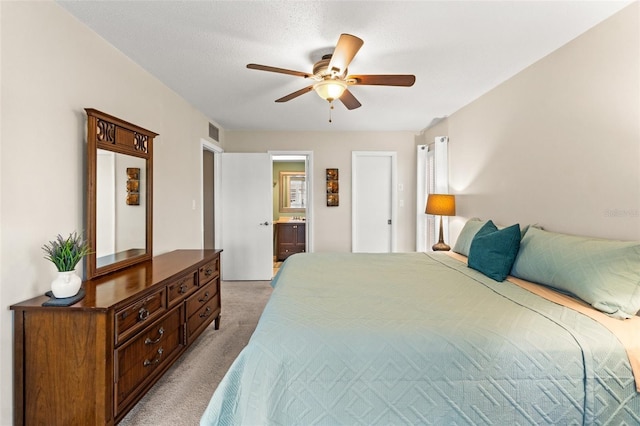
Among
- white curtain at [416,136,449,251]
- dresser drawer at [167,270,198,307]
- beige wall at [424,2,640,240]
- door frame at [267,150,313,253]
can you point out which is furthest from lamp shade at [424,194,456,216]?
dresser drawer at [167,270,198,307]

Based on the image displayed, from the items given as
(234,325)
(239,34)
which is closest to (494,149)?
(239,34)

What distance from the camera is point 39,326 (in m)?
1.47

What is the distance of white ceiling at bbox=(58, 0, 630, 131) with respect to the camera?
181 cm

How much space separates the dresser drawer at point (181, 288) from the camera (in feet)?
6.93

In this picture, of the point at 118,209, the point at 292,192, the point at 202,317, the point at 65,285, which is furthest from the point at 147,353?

-*-

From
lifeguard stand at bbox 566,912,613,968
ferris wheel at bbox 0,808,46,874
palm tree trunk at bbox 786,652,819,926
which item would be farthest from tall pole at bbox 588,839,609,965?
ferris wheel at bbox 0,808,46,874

-*-

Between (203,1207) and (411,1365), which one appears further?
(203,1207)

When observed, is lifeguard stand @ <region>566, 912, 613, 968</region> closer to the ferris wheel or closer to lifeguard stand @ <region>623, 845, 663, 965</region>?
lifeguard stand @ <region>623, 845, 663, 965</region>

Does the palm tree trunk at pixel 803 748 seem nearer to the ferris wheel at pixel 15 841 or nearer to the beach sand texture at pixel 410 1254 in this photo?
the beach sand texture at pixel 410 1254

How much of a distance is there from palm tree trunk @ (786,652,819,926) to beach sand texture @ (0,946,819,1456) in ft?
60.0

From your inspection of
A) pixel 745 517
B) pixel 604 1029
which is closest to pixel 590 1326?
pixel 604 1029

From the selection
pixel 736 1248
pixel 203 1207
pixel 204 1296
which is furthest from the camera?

-*-

*EXERCISE OBJECTIVE:* Please copy the records word for word, starting with the line that contains "Based on the" and going on through the line that contains "In this picture, of", with both of those lines included.

*TASK RESPONSE:*
Based on the image displayed, from the items given as
(234,325)
(239,34)
which is closest to (494,149)?
(239,34)

What distance from the camera is point 39,326 (in m)?
1.47

What is the distance of white ceiling at bbox=(58, 0, 630, 131) with respect to the camera?
181 cm

How much space separates the dresser drawer at point (181, 288) from the camera (in feet)?
6.93

In this picture, of the point at 118,209, the point at 292,192, the point at 202,317, the point at 65,285, which is furthest from the point at 147,353?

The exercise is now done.